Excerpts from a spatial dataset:
— Begin —
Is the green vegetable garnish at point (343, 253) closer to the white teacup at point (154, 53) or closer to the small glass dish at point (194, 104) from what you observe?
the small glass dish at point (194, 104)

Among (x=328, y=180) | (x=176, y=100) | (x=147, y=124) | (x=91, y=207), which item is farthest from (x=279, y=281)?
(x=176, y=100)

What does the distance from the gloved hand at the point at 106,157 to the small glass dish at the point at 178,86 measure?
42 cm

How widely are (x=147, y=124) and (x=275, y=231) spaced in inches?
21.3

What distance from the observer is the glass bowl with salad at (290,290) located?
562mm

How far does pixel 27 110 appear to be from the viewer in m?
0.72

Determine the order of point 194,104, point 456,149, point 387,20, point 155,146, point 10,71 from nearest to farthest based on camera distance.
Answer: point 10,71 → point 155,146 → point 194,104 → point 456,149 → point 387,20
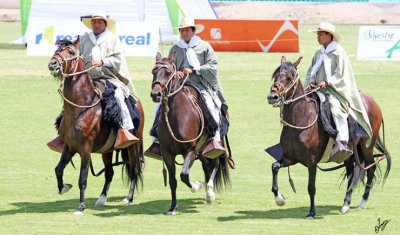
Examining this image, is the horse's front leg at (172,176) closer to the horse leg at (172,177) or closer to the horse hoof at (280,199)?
the horse leg at (172,177)

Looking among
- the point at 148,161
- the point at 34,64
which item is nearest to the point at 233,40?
the point at 34,64

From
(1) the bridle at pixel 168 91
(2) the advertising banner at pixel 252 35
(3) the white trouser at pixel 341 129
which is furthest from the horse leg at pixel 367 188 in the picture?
(2) the advertising banner at pixel 252 35

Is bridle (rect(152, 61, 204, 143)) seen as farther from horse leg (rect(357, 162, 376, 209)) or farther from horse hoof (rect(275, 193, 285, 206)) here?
horse leg (rect(357, 162, 376, 209))

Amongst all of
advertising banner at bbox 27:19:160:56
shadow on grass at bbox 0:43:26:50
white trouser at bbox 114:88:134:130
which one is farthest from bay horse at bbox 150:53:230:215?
shadow on grass at bbox 0:43:26:50

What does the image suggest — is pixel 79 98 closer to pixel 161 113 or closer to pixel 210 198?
pixel 161 113

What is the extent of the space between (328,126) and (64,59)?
11.4ft

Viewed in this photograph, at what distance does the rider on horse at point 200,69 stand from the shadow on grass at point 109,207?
73 centimetres

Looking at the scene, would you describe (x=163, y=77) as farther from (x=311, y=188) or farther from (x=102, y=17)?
(x=311, y=188)

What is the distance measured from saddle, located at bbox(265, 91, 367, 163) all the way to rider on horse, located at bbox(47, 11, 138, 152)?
2036 millimetres

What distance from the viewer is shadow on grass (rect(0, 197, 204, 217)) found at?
1100 cm

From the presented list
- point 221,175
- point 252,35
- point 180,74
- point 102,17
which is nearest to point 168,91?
point 180,74

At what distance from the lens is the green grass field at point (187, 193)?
10109 mm

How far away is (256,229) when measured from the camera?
389 inches

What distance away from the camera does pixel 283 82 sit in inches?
403
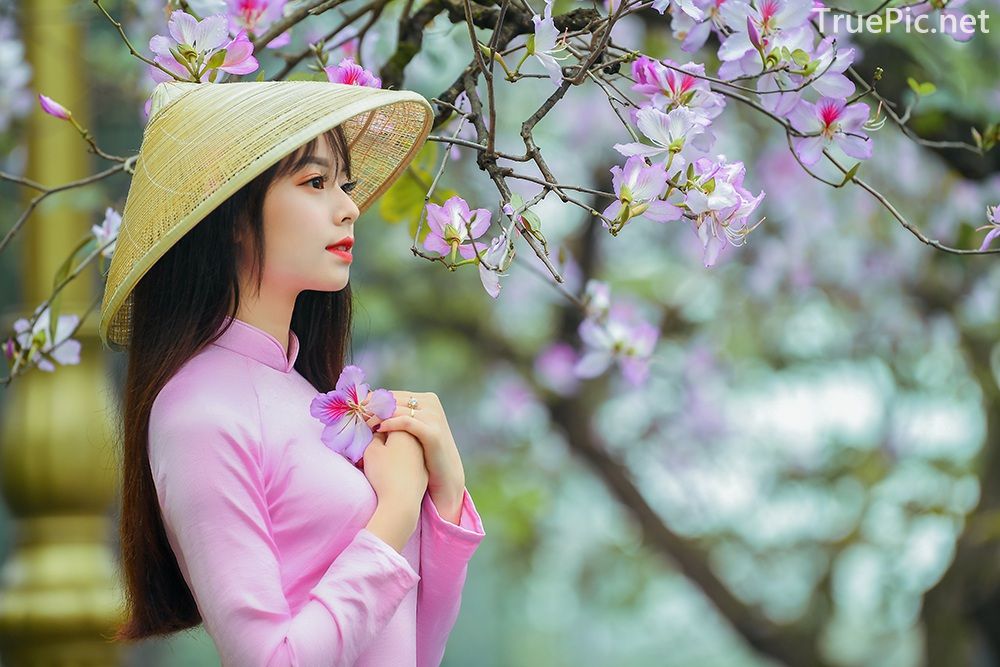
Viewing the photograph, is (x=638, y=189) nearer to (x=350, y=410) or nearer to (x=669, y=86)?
(x=669, y=86)

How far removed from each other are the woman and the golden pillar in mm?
1028

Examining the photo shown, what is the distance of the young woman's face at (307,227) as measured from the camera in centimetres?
126

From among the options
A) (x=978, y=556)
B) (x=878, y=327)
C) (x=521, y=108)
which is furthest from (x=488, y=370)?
(x=978, y=556)

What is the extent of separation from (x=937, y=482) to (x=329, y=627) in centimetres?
342

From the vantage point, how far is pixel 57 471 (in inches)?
91.5

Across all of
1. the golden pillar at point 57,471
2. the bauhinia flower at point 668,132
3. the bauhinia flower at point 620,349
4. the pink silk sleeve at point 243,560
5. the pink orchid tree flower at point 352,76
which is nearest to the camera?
the pink silk sleeve at point 243,560

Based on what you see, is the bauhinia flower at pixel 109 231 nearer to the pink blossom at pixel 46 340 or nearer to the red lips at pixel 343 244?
the pink blossom at pixel 46 340

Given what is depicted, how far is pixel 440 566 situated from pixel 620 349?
1.96 feet

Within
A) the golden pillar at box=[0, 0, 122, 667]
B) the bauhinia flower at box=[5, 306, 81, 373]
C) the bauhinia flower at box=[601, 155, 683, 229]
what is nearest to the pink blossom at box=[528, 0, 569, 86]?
the bauhinia flower at box=[601, 155, 683, 229]

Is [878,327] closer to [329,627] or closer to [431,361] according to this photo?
[431,361]

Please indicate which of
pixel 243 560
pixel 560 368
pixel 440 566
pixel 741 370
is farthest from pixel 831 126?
pixel 741 370

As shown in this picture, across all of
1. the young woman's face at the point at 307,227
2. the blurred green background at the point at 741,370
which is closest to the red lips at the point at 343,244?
the young woman's face at the point at 307,227

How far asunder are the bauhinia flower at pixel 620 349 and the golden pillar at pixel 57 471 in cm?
90

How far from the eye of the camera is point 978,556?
3.14 meters
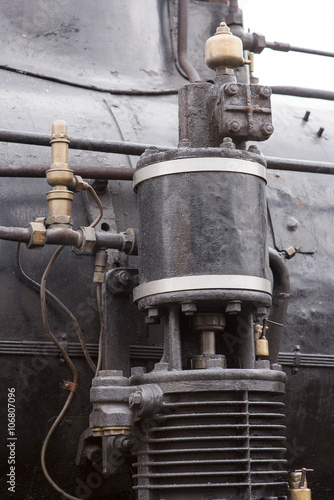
— End —
• The exercise:
Reproduce verbatim the lines of the data above, from the line with "What is the extent of the" to the line with "2036 millimetres", including both of those lines.

• Task response:
What is the extent of the space between (328,126) and (64,59)?
11.4ft

Viewed in this photograph, at what distance does the rider on horse at point 200,69 stand from the shadow on grass at point 109,207?
73 centimetres

Looking at the scene, would you describe (x=163, y=77) as farther from (x=311, y=188) or farther from (x=102, y=17)?
(x=311, y=188)

What is the distance measured from saddle, located at bbox(265, 91, 367, 163) all the way to rider on horse, located at bbox(47, 11, 138, 152)?
2036 millimetres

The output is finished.